*Task to complete:* Quote every line as given.

*Records from a spatial question set:*
########

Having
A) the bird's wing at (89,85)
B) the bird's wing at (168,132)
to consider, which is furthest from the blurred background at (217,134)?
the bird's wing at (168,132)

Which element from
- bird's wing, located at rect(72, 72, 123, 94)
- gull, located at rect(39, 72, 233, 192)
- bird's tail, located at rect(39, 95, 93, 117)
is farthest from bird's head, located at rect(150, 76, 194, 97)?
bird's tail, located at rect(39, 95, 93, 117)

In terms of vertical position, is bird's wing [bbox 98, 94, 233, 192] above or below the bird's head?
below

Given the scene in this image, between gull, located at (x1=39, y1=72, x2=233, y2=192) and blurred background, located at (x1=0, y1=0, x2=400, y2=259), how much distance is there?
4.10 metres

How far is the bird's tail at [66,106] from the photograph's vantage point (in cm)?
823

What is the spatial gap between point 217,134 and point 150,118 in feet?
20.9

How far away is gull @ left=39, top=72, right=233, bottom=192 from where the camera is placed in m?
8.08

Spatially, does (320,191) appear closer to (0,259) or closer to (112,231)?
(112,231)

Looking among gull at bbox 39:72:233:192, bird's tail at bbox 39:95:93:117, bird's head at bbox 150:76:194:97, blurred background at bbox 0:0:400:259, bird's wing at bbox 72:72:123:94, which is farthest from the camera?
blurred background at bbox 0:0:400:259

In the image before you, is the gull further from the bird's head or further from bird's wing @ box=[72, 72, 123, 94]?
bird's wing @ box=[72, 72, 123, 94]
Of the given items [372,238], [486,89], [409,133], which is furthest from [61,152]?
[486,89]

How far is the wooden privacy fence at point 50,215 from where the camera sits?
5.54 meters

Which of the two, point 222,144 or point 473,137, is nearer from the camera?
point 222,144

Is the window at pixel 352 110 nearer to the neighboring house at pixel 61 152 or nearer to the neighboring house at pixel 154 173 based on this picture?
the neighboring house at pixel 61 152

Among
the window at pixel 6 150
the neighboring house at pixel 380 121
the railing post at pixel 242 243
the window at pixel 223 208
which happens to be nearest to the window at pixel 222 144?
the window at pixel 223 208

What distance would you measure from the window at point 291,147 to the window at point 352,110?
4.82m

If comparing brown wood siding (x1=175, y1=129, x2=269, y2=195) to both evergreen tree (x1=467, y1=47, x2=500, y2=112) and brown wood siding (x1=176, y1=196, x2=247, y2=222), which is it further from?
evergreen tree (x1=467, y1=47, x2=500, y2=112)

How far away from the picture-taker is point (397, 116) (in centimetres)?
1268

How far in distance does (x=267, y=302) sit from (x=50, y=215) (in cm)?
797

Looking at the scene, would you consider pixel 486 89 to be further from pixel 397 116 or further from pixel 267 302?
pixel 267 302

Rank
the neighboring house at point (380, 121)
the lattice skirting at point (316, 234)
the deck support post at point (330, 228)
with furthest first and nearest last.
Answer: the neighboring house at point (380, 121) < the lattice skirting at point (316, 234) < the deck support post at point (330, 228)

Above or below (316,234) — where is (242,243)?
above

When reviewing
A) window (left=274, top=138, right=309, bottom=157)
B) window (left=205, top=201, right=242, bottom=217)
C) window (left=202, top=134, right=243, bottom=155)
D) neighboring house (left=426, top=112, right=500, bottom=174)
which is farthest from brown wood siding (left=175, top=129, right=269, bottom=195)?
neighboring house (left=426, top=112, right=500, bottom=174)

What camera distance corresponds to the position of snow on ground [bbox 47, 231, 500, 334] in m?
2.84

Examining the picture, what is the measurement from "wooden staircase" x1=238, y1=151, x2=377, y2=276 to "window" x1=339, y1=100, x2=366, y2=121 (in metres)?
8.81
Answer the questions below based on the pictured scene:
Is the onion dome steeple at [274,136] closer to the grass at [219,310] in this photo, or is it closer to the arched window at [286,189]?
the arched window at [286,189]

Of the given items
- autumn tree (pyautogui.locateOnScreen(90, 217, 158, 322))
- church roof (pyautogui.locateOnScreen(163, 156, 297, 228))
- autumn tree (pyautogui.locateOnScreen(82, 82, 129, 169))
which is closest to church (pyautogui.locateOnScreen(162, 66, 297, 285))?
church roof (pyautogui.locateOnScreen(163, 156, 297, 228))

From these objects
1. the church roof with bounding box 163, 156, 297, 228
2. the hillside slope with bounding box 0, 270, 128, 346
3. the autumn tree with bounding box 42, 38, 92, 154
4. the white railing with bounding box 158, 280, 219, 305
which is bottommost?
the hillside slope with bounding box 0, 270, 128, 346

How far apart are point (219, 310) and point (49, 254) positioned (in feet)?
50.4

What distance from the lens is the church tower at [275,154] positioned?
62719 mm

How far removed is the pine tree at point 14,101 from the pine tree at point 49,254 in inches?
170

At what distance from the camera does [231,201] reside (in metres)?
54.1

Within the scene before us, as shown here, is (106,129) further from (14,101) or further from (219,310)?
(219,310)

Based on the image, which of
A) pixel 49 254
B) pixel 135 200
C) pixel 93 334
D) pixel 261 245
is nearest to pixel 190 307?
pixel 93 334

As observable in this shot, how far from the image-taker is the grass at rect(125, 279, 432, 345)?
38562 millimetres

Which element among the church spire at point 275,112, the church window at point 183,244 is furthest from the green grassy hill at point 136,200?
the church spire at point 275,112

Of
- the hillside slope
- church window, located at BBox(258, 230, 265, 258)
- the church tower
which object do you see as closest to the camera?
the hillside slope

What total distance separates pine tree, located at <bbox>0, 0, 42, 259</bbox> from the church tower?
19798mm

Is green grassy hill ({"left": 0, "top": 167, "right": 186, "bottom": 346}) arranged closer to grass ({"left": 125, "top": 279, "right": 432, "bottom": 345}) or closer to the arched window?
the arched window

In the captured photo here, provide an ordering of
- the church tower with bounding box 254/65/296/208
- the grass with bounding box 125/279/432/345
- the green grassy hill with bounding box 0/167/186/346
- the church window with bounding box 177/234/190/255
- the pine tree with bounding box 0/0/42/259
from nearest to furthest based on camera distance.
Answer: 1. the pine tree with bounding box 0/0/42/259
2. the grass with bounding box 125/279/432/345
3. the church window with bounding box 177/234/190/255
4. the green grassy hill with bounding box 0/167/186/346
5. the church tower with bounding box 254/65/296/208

########

*Task result:*
Having
A) the bird's wing at (89,85)
B) the bird's wing at (168,132)
to consider, which is furthest from the blurred background at (217,134)?
the bird's wing at (168,132)

Which element from
- bird's wing, located at rect(72, 72, 123, 94)
- gull, located at rect(39, 72, 233, 192)
- bird's tail, located at rect(39, 95, 93, 117)
is farthest from bird's head, located at rect(150, 76, 194, 97)?
bird's tail, located at rect(39, 95, 93, 117)

In terms of vertical position, is bird's wing [bbox 98, 94, 233, 192] above or below the bird's head?
below

Given the scene in this image, between gull, located at (x1=39, y1=72, x2=233, y2=192) and blurred background, located at (x1=0, y1=0, x2=400, y2=259), how much distance is there?
4.10 metres

How far is the bird's tail at [66,106] from the photograph's vantage point (in cm)?
823

What is the spatial gap between point 217,134 and point 150,118 in feet?
20.9

How far away is gull @ left=39, top=72, right=233, bottom=192 from where the camera is placed in m?
8.08

Spatially, does (320,191) appear closer to (0,259) or closer to (112,231)?
(112,231)

Looking among gull at bbox 39:72:233:192, bird's tail at bbox 39:95:93:117, bird's head at bbox 150:76:194:97, blurred background at bbox 0:0:400:259, bird's wing at bbox 72:72:123:94, which is farthest from the camera?
blurred background at bbox 0:0:400:259

In the image before you, is the gull further from the bird's head or further from bird's wing @ box=[72, 72, 123, 94]?
bird's wing @ box=[72, 72, 123, 94]
Of the given items [372,238], [486,89], [409,133], which is furthest from [61,152]?
[486,89]

How far is the wooden privacy fence at point 50,215 from where the camera sits?
5.54 meters

Which of the two, point 222,144 or point 473,137, is nearer from the camera?
point 222,144

Is the window at pixel 352 110 nearer to the neighboring house at pixel 61 152 or nearer to the neighboring house at pixel 154 173 based on this picture?
the neighboring house at pixel 61 152

Among
the window at pixel 6 150
the neighboring house at pixel 380 121
the railing post at pixel 242 243
the window at pixel 223 208
which happens to be nearest to the window at pixel 222 144?
the window at pixel 223 208

What distance would you measure from the window at point 291,147 to the window at point 352,110?
4.82m

If comparing brown wood siding (x1=175, y1=129, x2=269, y2=195) to both evergreen tree (x1=467, y1=47, x2=500, y2=112) and brown wood siding (x1=176, y1=196, x2=247, y2=222), which is it further from?
evergreen tree (x1=467, y1=47, x2=500, y2=112)

How far away from the picture-taker is point (397, 116) (in centimetres)?
1268

How far in distance does (x=267, y=302) sit from (x=50, y=215) (in cm)?
797

Looking at the scene, would you consider pixel 486 89 to be further from pixel 397 116 or further from pixel 267 302?
pixel 267 302

Rank
the neighboring house at point (380, 121)
the lattice skirting at point (316, 234)
the deck support post at point (330, 228)
with furthest first and nearest last.
Answer: the neighboring house at point (380, 121) < the lattice skirting at point (316, 234) < the deck support post at point (330, 228)

Above or below (316,234) — where is (242,243)?
above

When reviewing
A) window (left=274, top=138, right=309, bottom=157)
B) window (left=205, top=201, right=242, bottom=217)
C) window (left=202, top=134, right=243, bottom=155)
D) neighboring house (left=426, top=112, right=500, bottom=174)
which is farthest from brown wood siding (left=175, top=129, right=269, bottom=195)?
neighboring house (left=426, top=112, right=500, bottom=174)

What camera distance corresponds to the position of snow on ground [bbox 47, 231, 500, 334] in m?
2.84

Examining the picture, what is the measurement from "wooden staircase" x1=238, y1=151, x2=377, y2=276 to "window" x1=339, y1=100, x2=366, y2=121 (in metres)?
8.81
Answer the questions below based on the pictured scene:
Is the onion dome steeple at [274,136] closer to the grass at [219,310] in this photo, or is it closer to the arched window at [286,189]?
the arched window at [286,189]

Of the given items
- autumn tree (pyautogui.locateOnScreen(90, 217, 158, 322))
- church roof (pyautogui.locateOnScreen(163, 156, 297, 228))
- autumn tree (pyautogui.locateOnScreen(82, 82, 129, 169))
which is closest to church (pyautogui.locateOnScreen(162, 66, 297, 285))?
church roof (pyautogui.locateOnScreen(163, 156, 297, 228))

From these objects
1. the church roof with bounding box 163, 156, 297, 228
2. the hillside slope with bounding box 0, 270, 128, 346
3. the autumn tree with bounding box 42, 38, 92, 154
4. the white railing with bounding box 158, 280, 219, 305
which is bottommost?
the hillside slope with bounding box 0, 270, 128, 346

How far apart are point (219, 310) and point (49, 254) positioned (in feet)?
50.4

What distance from the lens is the church tower at [275,154] positioned?
62719 mm

How far removed is the pine tree at point 14,101 from the pine tree at point 49,254 in inches?
170

At what distance from the camera does [231,201] reside (in metres)?
54.1

Within the scene before us, as shown here, is (106,129) further from (14,101) or further from (219,310)?
(219,310)

Based on the image, which of
A) pixel 49 254
B) pixel 135 200
C) pixel 93 334
D) pixel 261 245
is nearest to pixel 190 307?
pixel 93 334

As observable in this shot, how far from the image-taker is the grass at rect(125, 279, 432, 345)?
38562 millimetres

Which element among the church spire at point 275,112, the church window at point 183,244 is furthest from the green grassy hill at point 136,200?
the church spire at point 275,112

Of
- the hillside slope
- church window, located at BBox(258, 230, 265, 258)
- the church tower
which object do you see as closest to the camera?
the hillside slope

What total distance separates pine tree, located at <bbox>0, 0, 42, 259</bbox> from the church tower?
19798mm

Is green grassy hill ({"left": 0, "top": 167, "right": 186, "bottom": 346}) arranged closer to grass ({"left": 125, "top": 279, "right": 432, "bottom": 345}) or closer to the arched window?
the arched window

In the captured photo here, provide an ordering of
- the church tower with bounding box 254/65/296/208
- the grass with bounding box 125/279/432/345
- the green grassy hill with bounding box 0/167/186/346
- the church window with bounding box 177/234/190/255
- the pine tree with bounding box 0/0/42/259
from nearest to furthest based on camera distance.
Answer: 1. the pine tree with bounding box 0/0/42/259
2. the grass with bounding box 125/279/432/345
3. the church window with bounding box 177/234/190/255
4. the green grassy hill with bounding box 0/167/186/346
5. the church tower with bounding box 254/65/296/208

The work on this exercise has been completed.